── SELECTED EXTRACT ──

The Commodity Futures Trading Commission filed a lawsuit against Francier Obando Pinillo on Tuesday, accusing the former pastor of orchestrating a multilevel marketing scheme that allegedly took at least $5.9 million in cash and digital assets for a fake “Solanofi platform.”
Promising investors they could earn up to 34.9% monthly through a so-called leveraged staking platform, Pinillo allegedly targeted “unsophisticated investors,” including Spanish-speaking members of a Washington-based church, according to a complaint filed by the CFTC.
Staking refers to the process whereby users pledge digital assets to a network in order to help it validate transactions—but the Commission alleged that no such activity took place.
Instead, Pinillo allegedly pocketed money from 1,500 unwitting investors, made false statements about trading Bitcoin on their behalf, and later claimed that investors’ funds were lost in FTX’s bankruptcy. Of the money he raised, Pinillo allegedly sent $4 million worth of digital assets to 23 “private digital wallets” that prosecutors believe are in Colombia.
Resembling the name of Solana, the fifth largest cryptocurrency by market cap, Pinillo’s Solanofi platform allegedly never existed. Still, he provided victims with a fake dashboard that showed them falsified account balances with purported profits, which the CFTC alleged were crucial in maintaining Pinillo’s scheme, alongside a Ponzi-like “referral fee” for pulling in new investors.
The regulator alleged that the former pastor’s scheme wasn’t limited to the Evergreen State. At a mega-church in Florida, Pinillo “lectured the congregants on the importance of lifting themselves out of poverty and then proceeded to pitch them” on the Solanofi platform, the complaint stated.
Pinillo “was able to reach a vast number of potential customers, who believed he was honest and trustworthy,” prosecutors wrote.
The case, in which a religious authority is accused of abusing his trust while touting crypto tech, mirrored civil charges brought against a Colorado-based couple earlier this year. Promoting a token backed by nothing but god’s word, a lawsuit brought by the Colorado’s securities regulator centered on pastor Eligio “Eli” Regalado, INDXcoin, and his online church Victorious Grace.

───

WHAT THE TASK ASKS -
Answer these questions from the Solanofi lawsuit article above:
1. What monthly return were investors told they could earn?
2. How many "private digital wallets" allegedly received $4 million worth of digital assets?
3. In what state was the mega-church where Pinillo pitched the platform?

── EXTRACTED ENTRIES ──

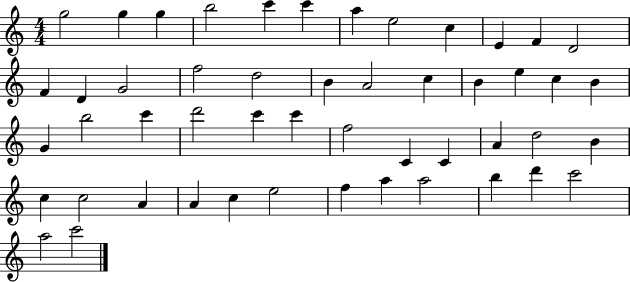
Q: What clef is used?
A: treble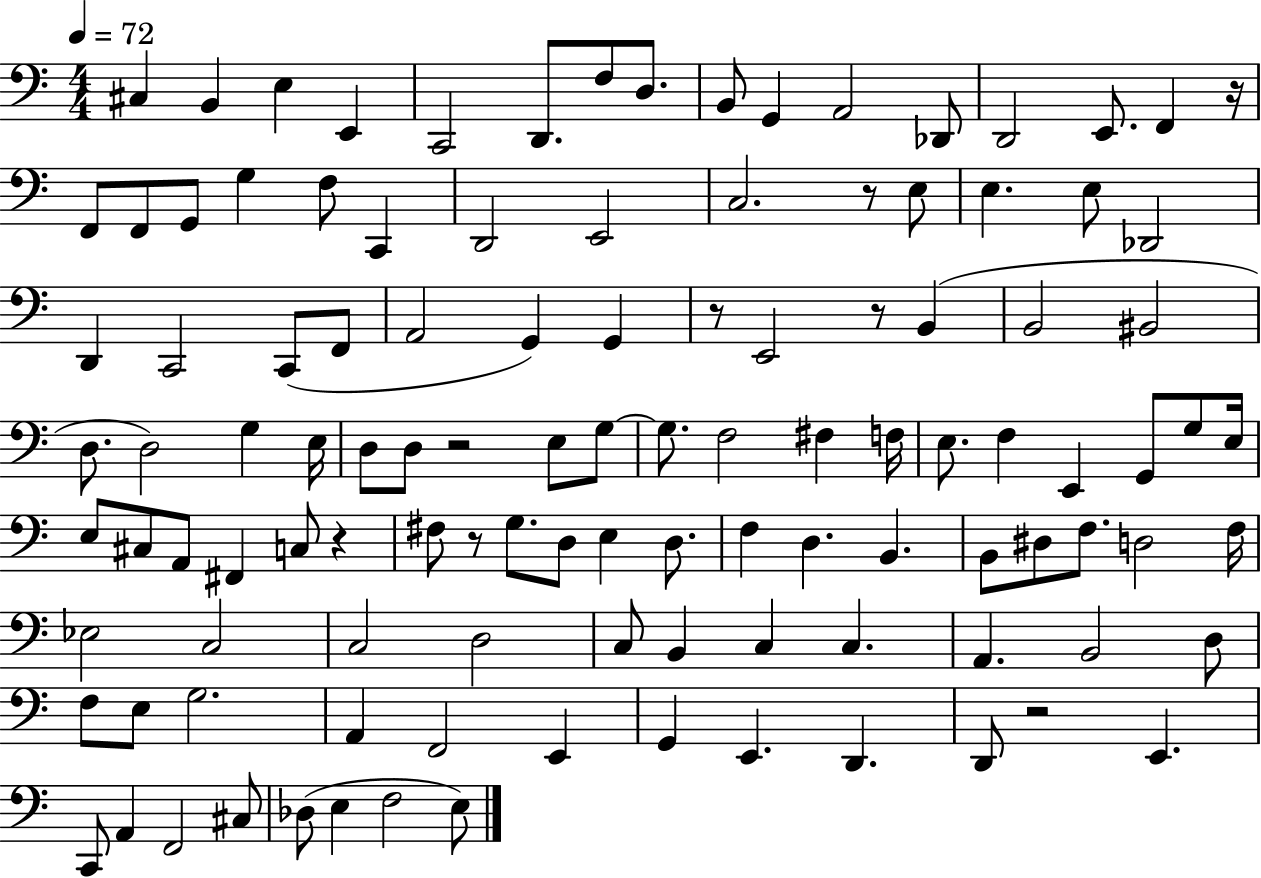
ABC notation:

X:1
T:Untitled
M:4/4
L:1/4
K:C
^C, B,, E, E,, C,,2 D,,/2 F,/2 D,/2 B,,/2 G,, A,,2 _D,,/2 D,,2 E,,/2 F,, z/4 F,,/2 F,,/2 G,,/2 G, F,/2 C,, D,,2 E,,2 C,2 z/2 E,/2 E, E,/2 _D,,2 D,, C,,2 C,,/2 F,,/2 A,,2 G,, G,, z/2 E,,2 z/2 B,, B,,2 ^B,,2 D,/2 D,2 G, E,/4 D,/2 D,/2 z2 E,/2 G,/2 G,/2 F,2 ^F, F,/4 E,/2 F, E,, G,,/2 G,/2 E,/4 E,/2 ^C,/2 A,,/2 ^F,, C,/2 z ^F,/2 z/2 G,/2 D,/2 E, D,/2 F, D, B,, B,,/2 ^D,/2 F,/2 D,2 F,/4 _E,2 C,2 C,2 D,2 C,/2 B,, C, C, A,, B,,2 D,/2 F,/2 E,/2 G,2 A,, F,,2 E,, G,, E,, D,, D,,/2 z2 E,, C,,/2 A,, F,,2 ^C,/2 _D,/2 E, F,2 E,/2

───

WRITTEN SOLUTION -
1. Up to 34.9% monthly
2. 23
3. Florida